-------- SUPPLIED MATERIAL --------

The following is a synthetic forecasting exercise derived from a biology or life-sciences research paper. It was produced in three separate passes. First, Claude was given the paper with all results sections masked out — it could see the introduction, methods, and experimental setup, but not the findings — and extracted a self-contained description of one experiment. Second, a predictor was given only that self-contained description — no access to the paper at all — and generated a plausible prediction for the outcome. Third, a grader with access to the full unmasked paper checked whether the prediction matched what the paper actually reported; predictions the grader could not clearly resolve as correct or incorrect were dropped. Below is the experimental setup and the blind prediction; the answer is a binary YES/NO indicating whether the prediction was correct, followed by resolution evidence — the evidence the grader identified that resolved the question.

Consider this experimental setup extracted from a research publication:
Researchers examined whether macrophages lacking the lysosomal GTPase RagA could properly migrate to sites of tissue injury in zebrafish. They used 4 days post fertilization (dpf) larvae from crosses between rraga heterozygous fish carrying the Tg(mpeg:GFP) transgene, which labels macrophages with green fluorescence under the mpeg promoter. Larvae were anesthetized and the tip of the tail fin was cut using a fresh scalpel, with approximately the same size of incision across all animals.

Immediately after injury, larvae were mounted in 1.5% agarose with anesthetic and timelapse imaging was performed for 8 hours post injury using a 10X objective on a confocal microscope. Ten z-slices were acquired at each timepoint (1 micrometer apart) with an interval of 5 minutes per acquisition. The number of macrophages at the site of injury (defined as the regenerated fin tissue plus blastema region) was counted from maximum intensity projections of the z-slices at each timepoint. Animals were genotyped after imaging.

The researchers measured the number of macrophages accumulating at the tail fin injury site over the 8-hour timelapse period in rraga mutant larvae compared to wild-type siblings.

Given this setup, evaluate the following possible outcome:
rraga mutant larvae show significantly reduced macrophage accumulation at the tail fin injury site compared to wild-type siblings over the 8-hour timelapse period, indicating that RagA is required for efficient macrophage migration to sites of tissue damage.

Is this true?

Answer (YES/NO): YES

--------

### WORK REQUEST
How many lines of the entries above contain the word "period"? Give the number alone.

### SOLVED PROBLEM
2